We have never written about terror per se. Right from the beginning, we have tried to write about people, trying to understand what they do, how extraordinary their stories are. Unless you find out the psychological reality, domestic reality, you won’t be able to understand their actions,” said Adrian Levy, author of The Exile: The Stunning Inside Story of Osama Bin Laden and Al Qaeda in Flight, on the last day of The Hindu Lit for Life 2018.
This session titled The Face of Terror’’ featured Levy and S. Hussain Zaidi, author of Dangerous Minds, and was moderated by Mukund Padmanabhan, Editor, The Hindu.
Levy explained how a personal crisis changed things in al Qaeda. He said, “Osama Bin Laden gets his fourth wife, a 17-year-old girl from Yemen, which pitches his family into crisis. It led to the head of security quitting the organisation… It threatened al Qaeda.”
He added, “Knowledge of personalities and individuals… of al-Qaeda tells us more about the organisation than press releases by intelligence agencies.”

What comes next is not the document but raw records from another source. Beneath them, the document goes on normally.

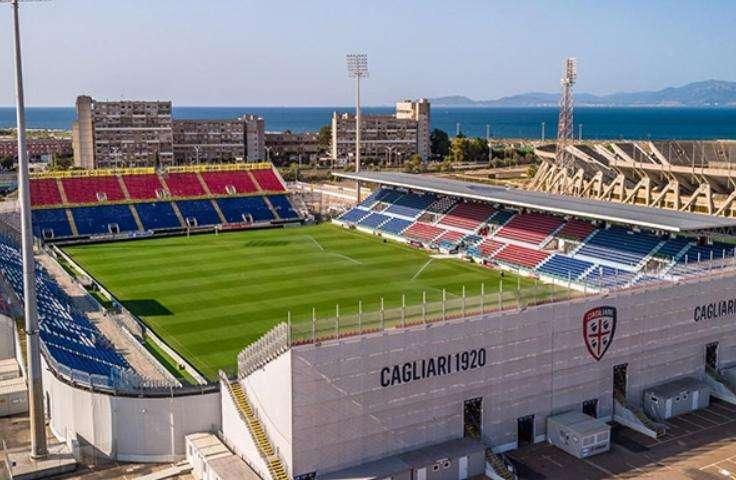 Live Serie A Tim: il match Cagliari-Sassuolo è in DIRETTA!
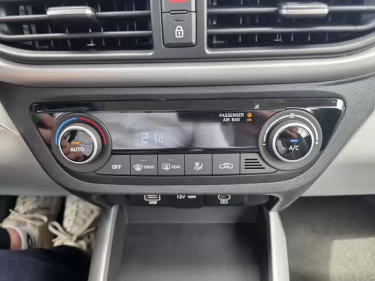 Foto van Hyundai i10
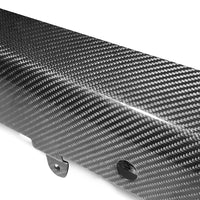 DIFFUSEUR ARRIÈRE EN FIBRE DE CARBONE BMW G87 M2
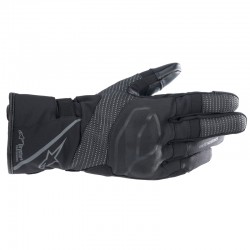 RĘKAWICE ALPINESTARS LADY STELLA ANDES V3 DRYSTAR BLACK/ANTHRACITE XS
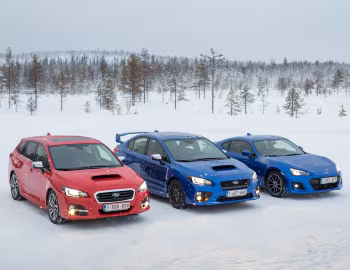 Subaru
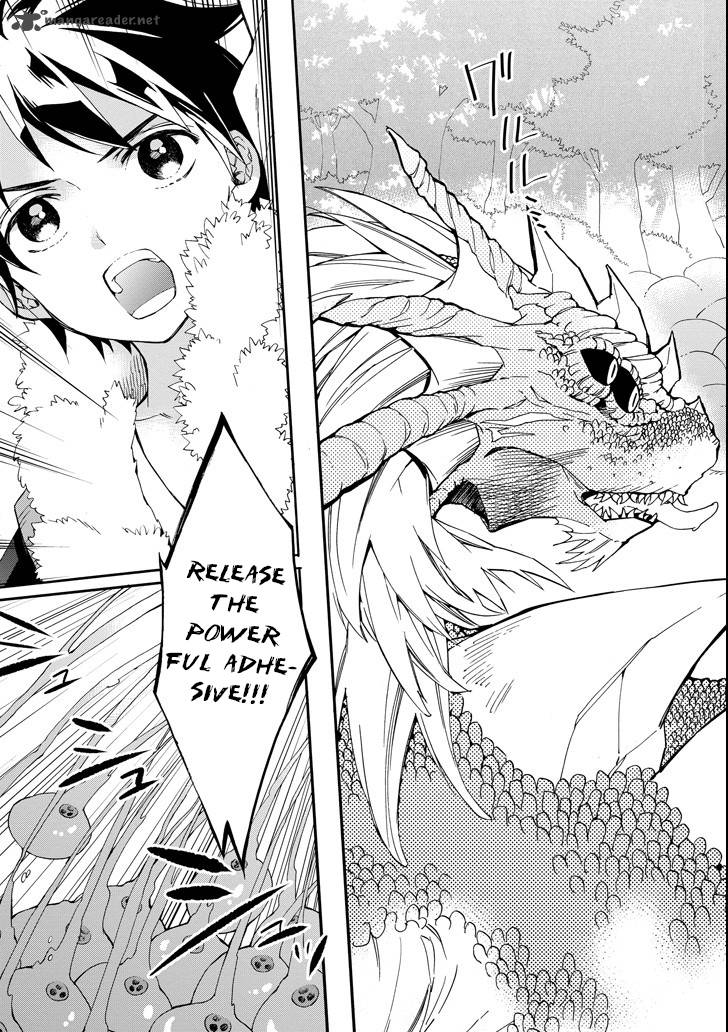 Kamitachi Ni Hirowareta Otoko Chapter 1 - Page 41 in English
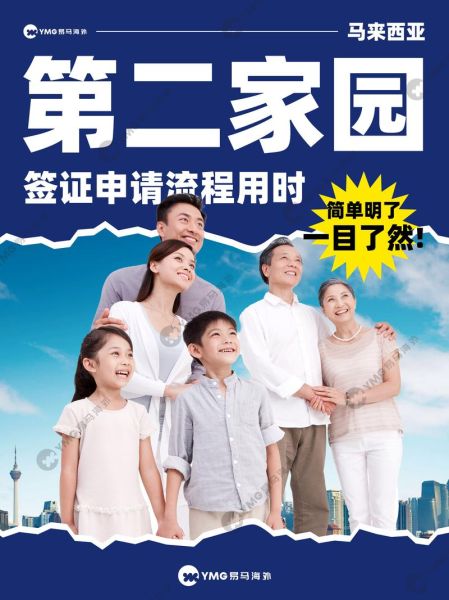 投资移民马来西亚条件_马来西亚第二家园计划申请流程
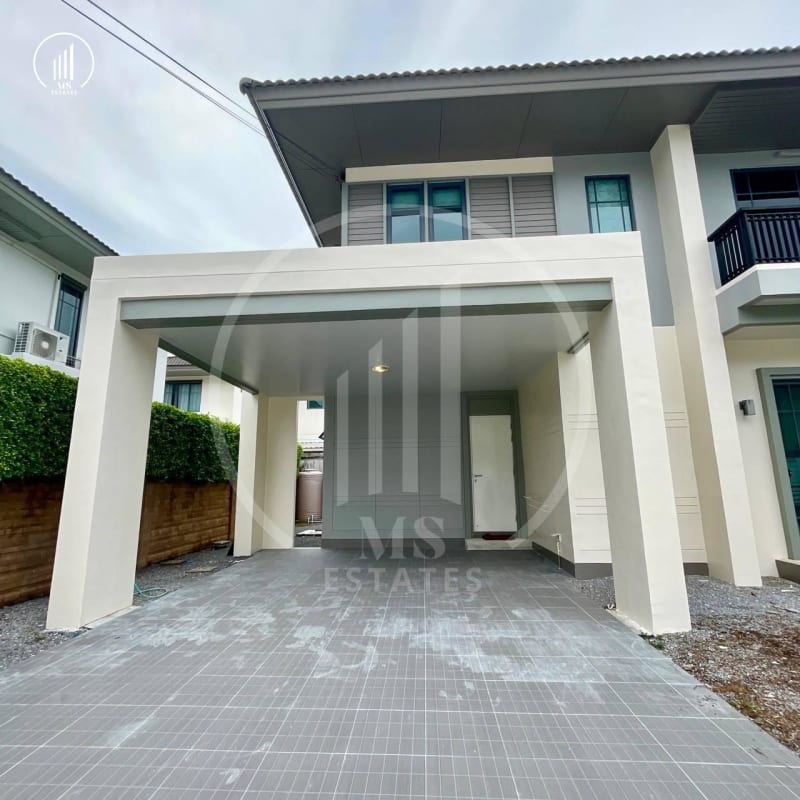 Image of the Listing Burasiri Koh Kaew - HSMP2046 in Phuket Town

Speaking about why he chose to write profiles of homegrown terrorists, Zaidi said, “We [Zaidi and Brijesh Singh, co-author of Dangerous Minds, who is a police officer in Maharashtra ] wanted to understand the terrorists’ mind. Do we go to a psychoanalyst or to police files for this? Going through their back stories helped us find their motivations…”
While Zaidi said that Saudi Arabia and Pakistan were important players in funding and training terrorists, Levy named Qatar as one of the important bases right now. “Terror costs nothing these days. Ideas are more problematic. It is the cult of death which is very difficult to address, and very attractive,” Levy said.